Hi Nate,
I’ve done a good deal of thinking about these topics.
First, you say that the number of sequences vary a good bit between samples. This generally does not reflect true biological information, but library prep/sequencing issues. If you follow a standard protocol you should be putting in the same amount of DNA for each sample. You should be getting roughly the same amount of sequences. The community composition of those sequences are the true biological information that may vary, and it should not be the sequence counts. Now of course it’s not perfect and variation is going to happen because of library prep/sequencing issues. I would use extreme caution in thinking that sequence counts is a reflection of true biological information.

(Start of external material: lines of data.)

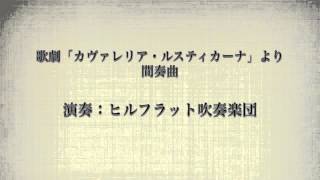 歌劇「カヴァレリア・ルスティカーナ」より
間奏曲

演奏：ヒルフラット吹奏楽団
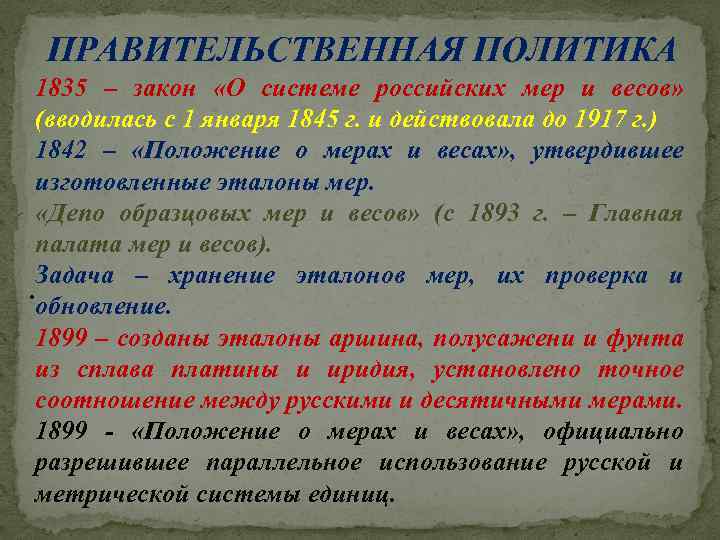 ПРАВИТЕЛЬСТВЕННАЯ ПОЛИТИКА

1835 – закон «О системе российских мер и весов» (вводилась с 1 января 1845 г. и действовала до 1917 г.)

1842 – «Положение о мерах и весах», утвердившее изготовленные эталоны мер.

«Депо образцовых мер и весов» (с 1893 г. – Главная палата мер и весов).

Задача – хранение эталонов мер, их проверка и обновление.

1899 – созданы эталоны аршина, полусажени и фунта из сплава платины и иридия, установлено точное соотношение между русскими и десятичными мерами.

1899 - «Положение о мерах и весах», официально разрешившее параллельное использование русской и метрической системы единиц.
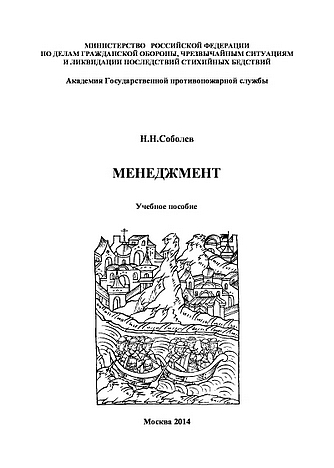 МИНИСТЕРСТВО РОССИЙСКОЙ ФЕДЕРАЦИИ
ПО ДЕЛАМ ГРАЖДАНСКОЙ ОБОРОНЫ, ЧРЕЗВЫЧАЙНЫМ СИТУАЦИЯМ
И ЛИКВИДАЦИИ ПОСЛЕДСТВИЙ СТИХИЙНЫХ БЕДСТВИЙ

Академия Государственной противопожарной службы

Н.Н.Соболев

МЕНЕДЖМЕНТ

Учебное пособие

Москва 2014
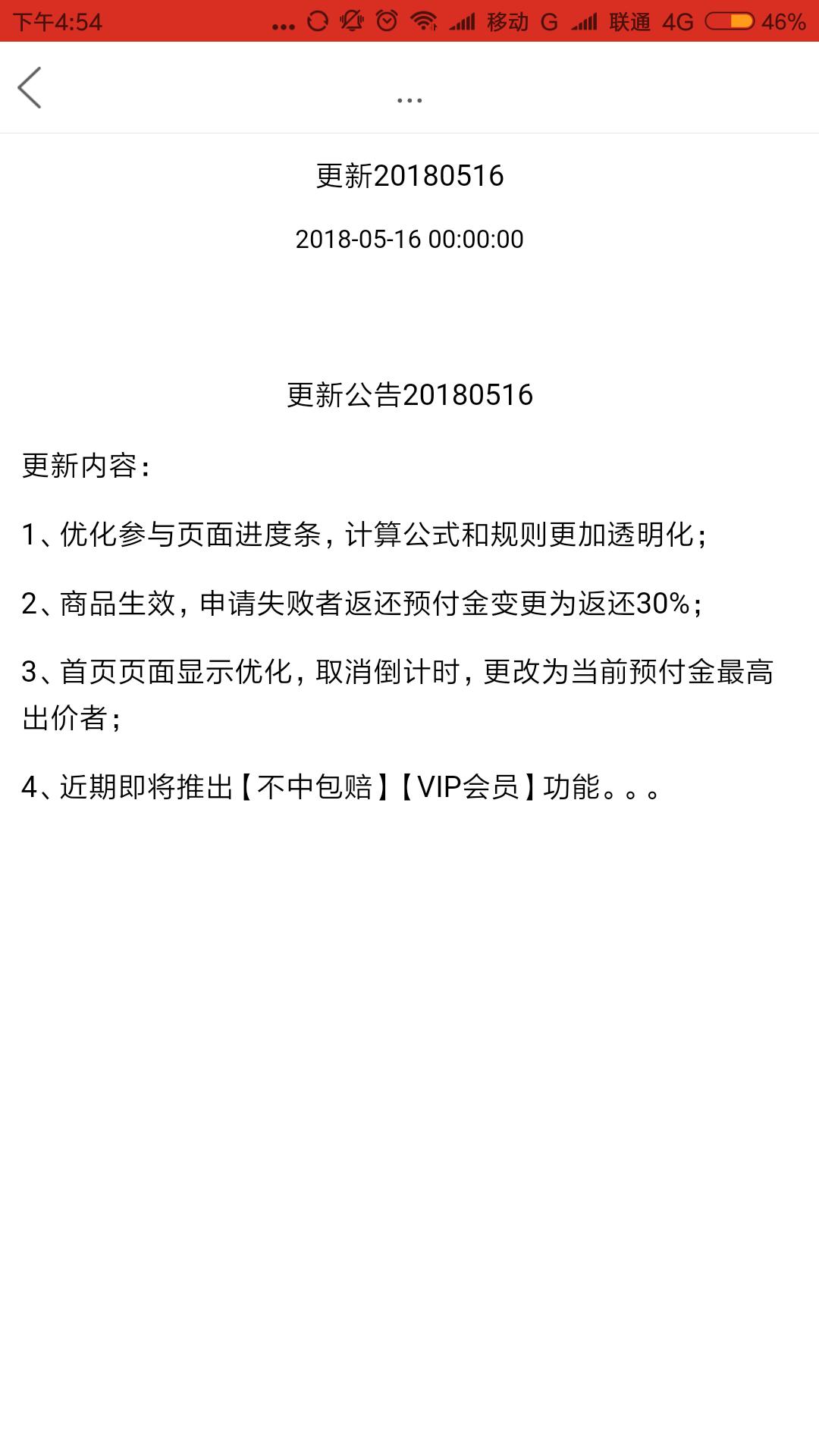 下午4:54 ... 移动 G 联通 4G 46%

...

更新20180516

2018-05-16 00:00:00

更新公告20180516

更新内容：

1、优化参与页面进度条，计算公式和规则更加透明化；

2、商品生效，申请失败者返还预付金变更为返还30%；

3、首页页面显示优化，取消倒计时，更改为当前预付金最高出价者；

4、近期即将推出【不中包赔】【VIP会员】功能。。。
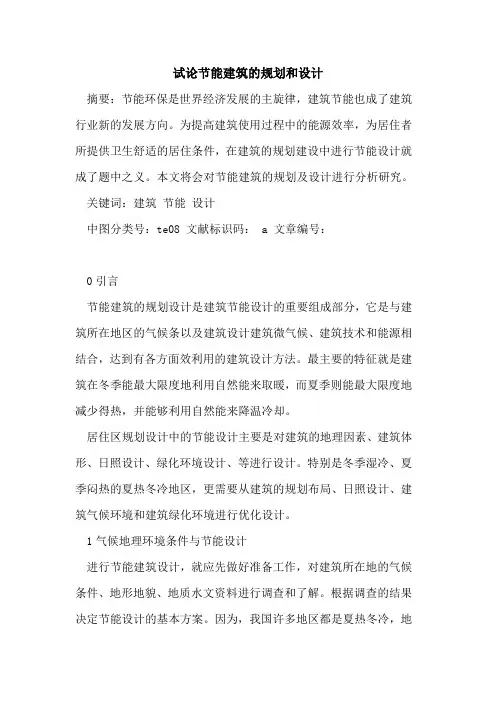 试论节能建筑的规划和设计

摘要：节能环保是世界经济发展的主旋律，建筑节能也成了建筑行业新的发展方向。为提高建筑使用过程中的能源效率，为居住者所提供卫生舒适的居住条件，在建筑的规划建设中进行节能设计就成了题中之义。本文将会对节能建筑的规划及设计进行分析研究。

关键词：建筑 节能 设计

中图分类号：te08 文献标识码： a 文章编号：

0 引言

节能建筑的规划设计是建筑节能设计的重要组成部分，它是与建筑所在地区的气候条以及建筑设计建筑微气候、建筑技术和能源相结合，达到有各方面效利用的建筑设计方法。最主要的特征就是建筑在冬季能最大限度地利用自然能来取暖，而夏季则能最大限度地减少得热，并能够利用自然能来降温冷却。

居住区规划设计中的节能设计主要是对建筑的地理因素、建筑体形、日照设计、绿化环境设计、等进行设计。特别是冬季湿冷、夏季闷热的夏热冬冷地区，更需要从建筑的规划布局、日照设计、建筑气候环境和建筑绿化环境进行优化设计。

1 气候地理环境条件与节能设计

进行节能建筑设计，就应先做好准备工作，对建筑所在地的气候条件、地形地貌、地质水文资料进行调查和了解。根据调查的结果决定节能设计的基本方案。因为，我国许多地区都是夏热冬冷，地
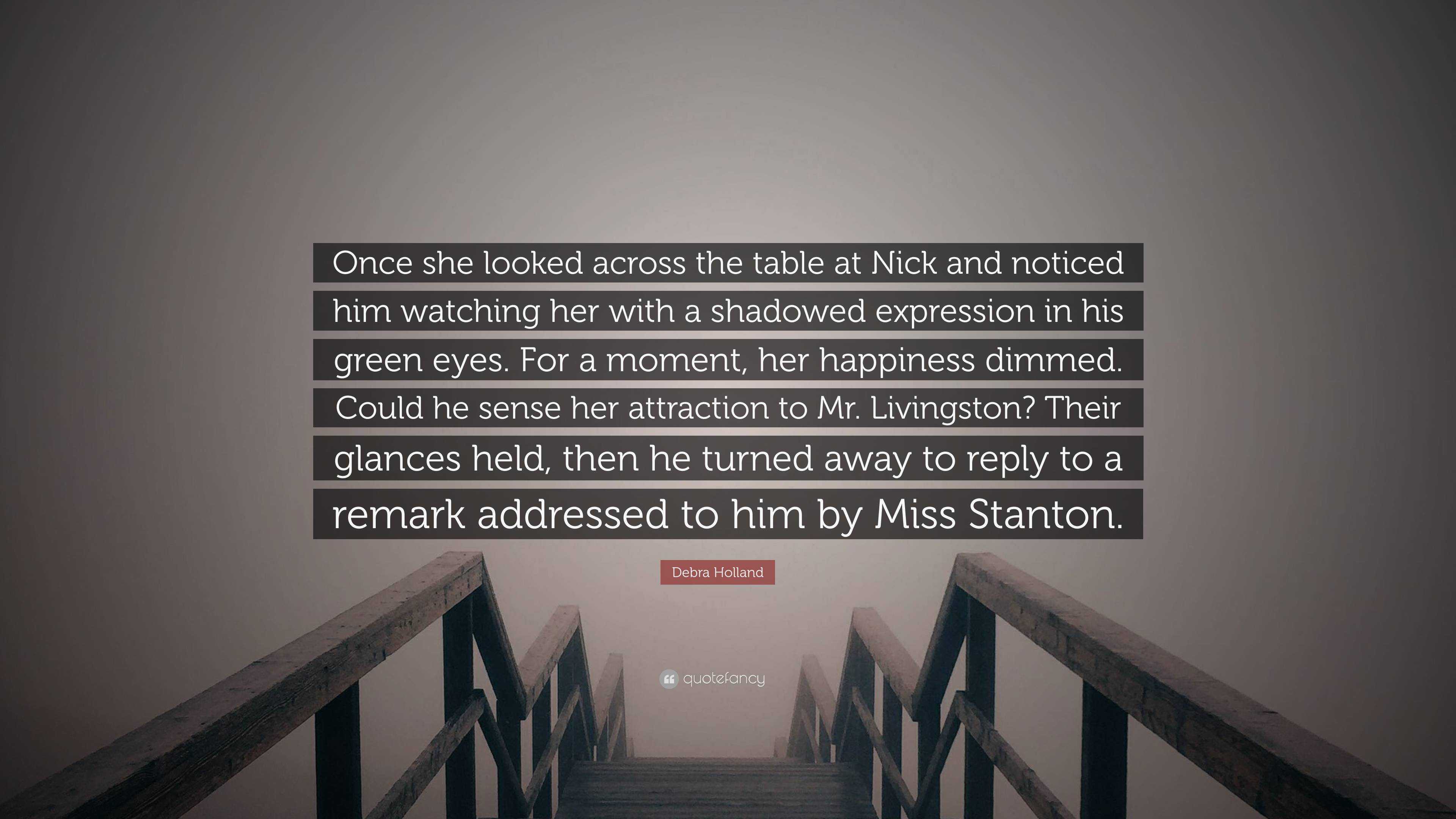 Once she looked across the table at Nick and noticed him watching her with a shadowed expression in his green eyes. For a moment, her happiness dimmed. Could he sense her attraction to Mr. Livingston? Their glances held, then he turned away to reply to a remark addressed to him by Miss Stanton.

Debra Holland

quotefancy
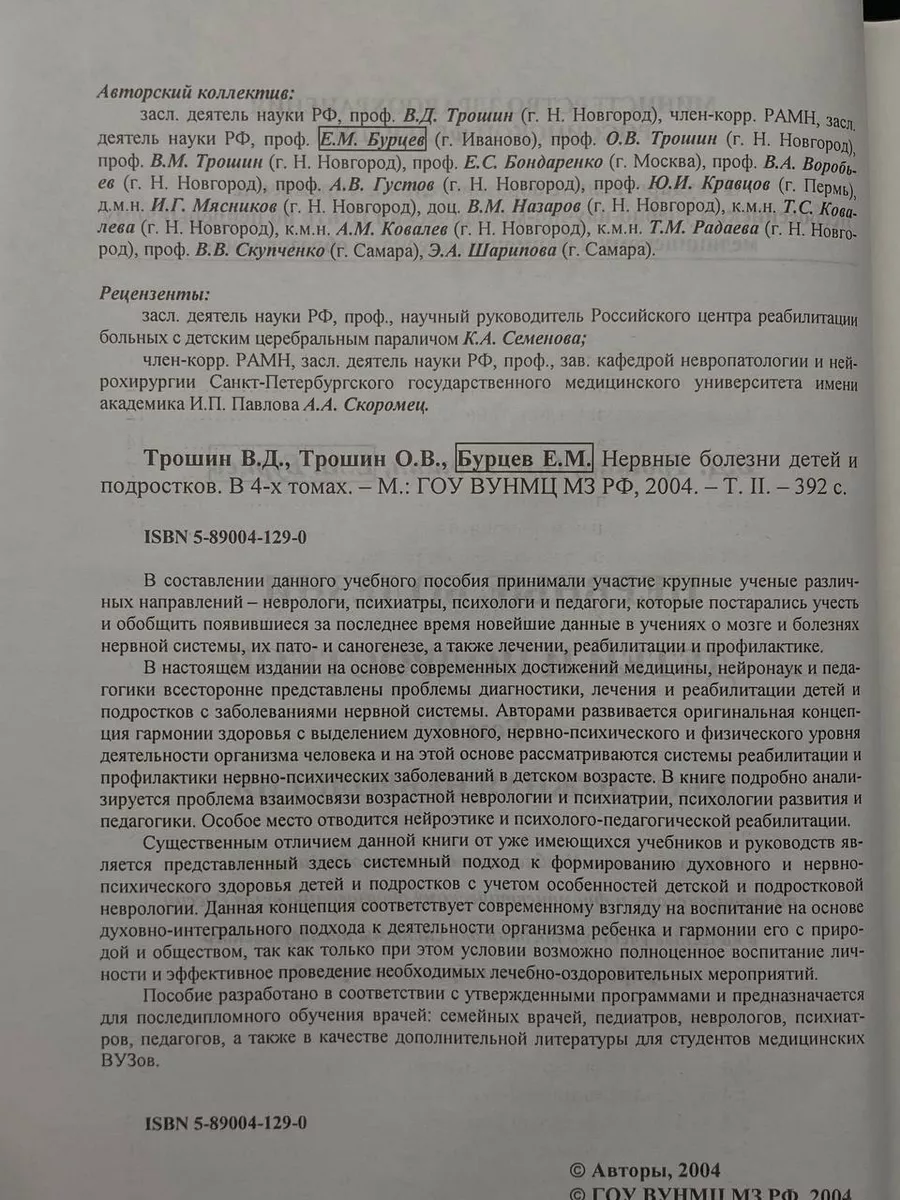 Авторский коллектив:

засл. деятель науки РФ, проф. В.Д. Трошин (г. Н. Новгород), член-корр. РАМН, засл. деятель науки РФ, проф. Е.М. Бурцев (г. Иваново), проф. О.В. Трошин (г. Н. Новгород), проф. В.М. Трошин (г. Н. Новгород), проф. Е.С. Бондаренко (г. Москва), проф. В.А. Воробьев (г. Н. Новгород), проф. А.В. Густов (г. Н. Новгород), проф. Ю.И. Кравцов (г. Пермь), д.м.н. И.Г. Мясников (г. Н. Новгород), доц. В.М. Назаров (г. Н. Новгород), к.м.н. Т.С. Ковалева (г. Н. Новгород), к.м.н. А.М. Ковалев (г. Н. Новгород), к.м.н. Т.М. Радаева (г. Н. Новгород), проф. В.В. Скупченко (г. Самара), Э.А. Шарипова (г. Самара).

Рецензенты:

засл. деятель науки РФ, проф., научный руководитель Российского центра реабилитации больных с детским церебральным параличом К.А. Семенова;

член-корр. РАМН, засл. деятель науки РФ, проф., зав. кафедрой невропатологии и нейрохирургии Санкт-Петербургского государственного медицинского университета имени академика И.П. Павлова А.А. Скоромец.

Трошин В.Д., Трошин О.В., Бурцев Е.М. Нервные болезни детей и подростков. В 4-х томах. – М.: ГОУ ВУНМЦ МЗ РФ, 2004. – Т. II. – 392 с.

ISBN 5-89004-129-0

В составлении данного учебного пособия принимали участие крупные ученые различных направлений – неврологи, психиатры, психологи и педагоги, которые постарались учесть и обобщить появившиеся за последнее время новейшие данные в учениях о мозге и болезнях нервной системы, их пато- и саногенезе, а также лечении, реабилитации и профилактике.

В настоящем издании на основе современных достижений медицины, нейронаук и педагогики всесторонне представлены проблемы диагностики, лечения и реабилитации детей и подростков с заболеваниями нервной системы. Авторами развивается оригинальная концепция гармонии здоровья с выделением духовного, нервно-психического и физического уровня деятельности организма человека и на этой основе рассматриваются системы реабилитации и профилактики нервно-психических заболеваний в детском возрасте. В книге подробно анализируется проблема взаимосвязи возрастной неврологии и психиатрии, психологии развития и педагогики. Особое место отводится нейроэтике и психолого-педагогической реабилитации.

Существенным отличием данной книги от уже имеющихся учебников и руководств является представленный здесь системный подход к формированию духовного и нервно-психического здоровья детей и подростков с учетом особенностей детской и подростковой неврологии. Данная концепция соответствует современному взгляду на воспитание на основе духовно-интегрального подхода к деятельности организма ребенка и гармонии его с природой и обществом, так как только при этом условии возможно полноценное воспитание личности и эффективное проведение необходимых лечебно-оздоровительных мероприятий.

Пособие разработано в соответствии с утвержденными программами и предназначается для последипломного обучения врачей: семейных врачей, педиатров, неврологов, психиатров, педагогов, а также в качестве дополнительной литературы для студентов медицинских ВУЗов.

ISBN 5-89004-129-0

© Авторы, 2004
© ГОУ ВУНМЦ МЗ РФ, 2004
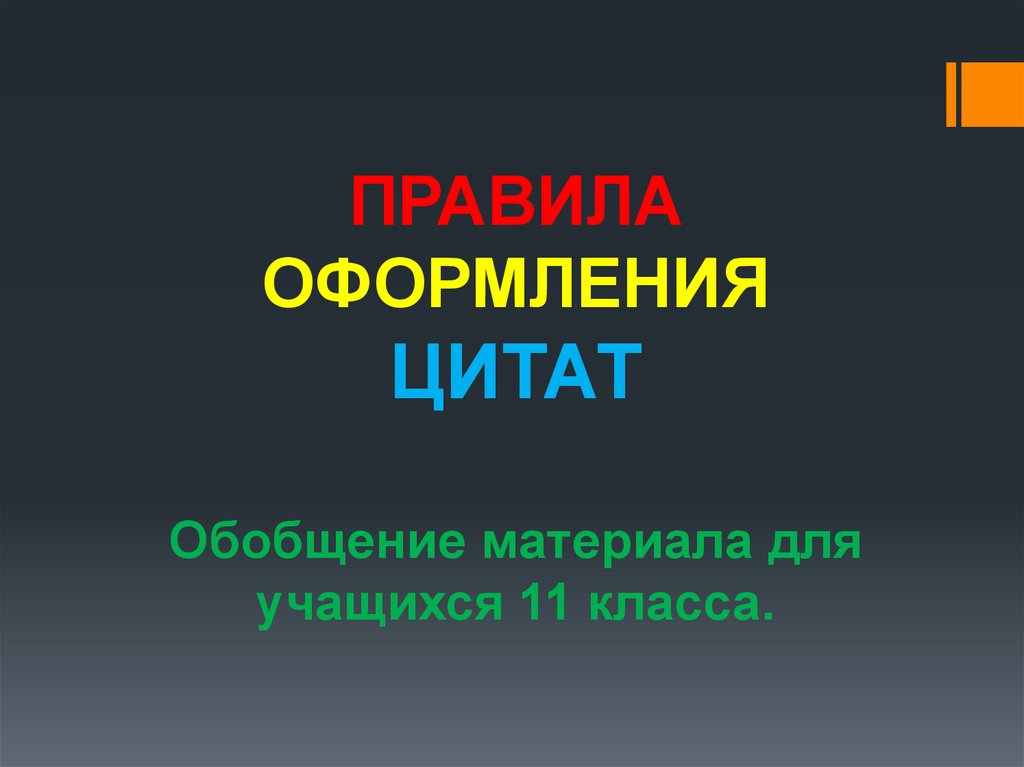 ПРАВИЛА
ОФОРМЛЕНИЯ
ЦИТАТ

Обобщение материала для учащихся 11 класса.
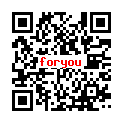 foryou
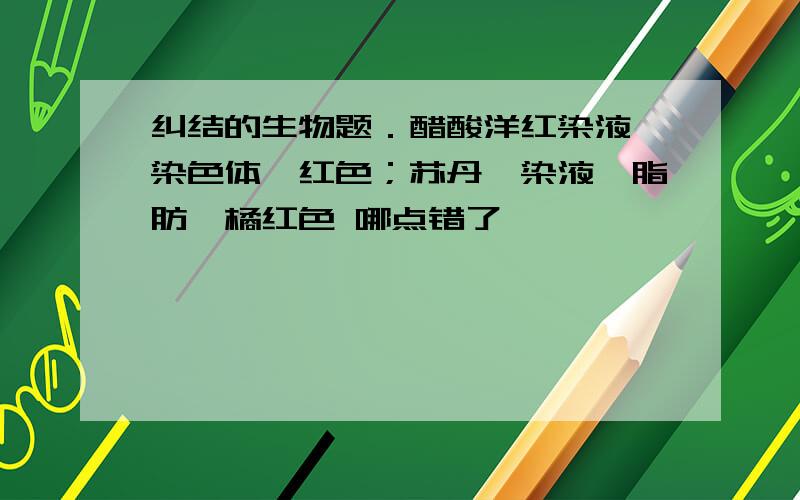 纠结的生物题．醋酸洋红染液 染色体 红色；苏丹 染液 脂肪 橘红色 哪点错了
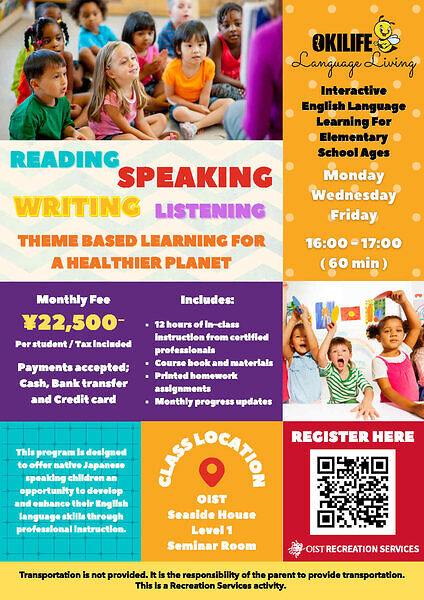 OKILIFE
Language Living

Interactive English Language Learning For Elementary School Ages

Monday
Wednesday
Friday

16:00 - 17:00
( 60 min )

READING
SPEAKING
WRITING
LISTENING

THEME BASED LEARNING FOR A HEALTHIER PLANET

Monthly Fee
¥22,500-
Per student / Tax included

Payments accepted; Cash, Bank transfer and Credit card

Includes:
• 12 hours of in-class instruction from certified professionals
• Course book and materials
• Printed homework assignments
• Monthly progress updates

This program is designed to offer native Japanese speaking children an opportunity to develop and enhance their English language skills through professional instruction.

CLASS LOCATION
OIST
Seaside House
Level 1
Seminar Room

REGISTER HERE

OIST RECREATION SERVICES

Transportation is not provided. It is the responsibility of the parent to provide transportation.
This is a Recreation Services activity.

Based on the Weiss et al. 2017 paper “Normalization and microbial differential abundance strategies depend upon data characteristics.” A rough guideline to follow is if the sequencing depth varies greater than 10x you should probably go with rarefying. I generally use CSS and have sequencing depth that varies around 10x in most of my raw libraries. When I do CSS that usually brings the variation in libraries to something more like 3x. The Weiss paper does not directly address this, but I suppose that if you use CSS and that can get you’re variation in sequencing depth to below 10x then you might be ok. I am working with a group compiling several datasets and in that case we needed to rarefy because of the large variation in depth across datasets.
I looked a bit into DESeq, but ended up going with metagenomeSeq and CSS because it seemed a little bit more straightforward. I usually do the CSS normalization in R, and only recently learned they had implemented it into QIIME 1. I can share code on CSS normalization in R if anyone has interest. The issue there is that something is going on with the compatibility of the .biom files between metagenomeSeq and phyloseq and then getting those biom files back into QIIME don’t work.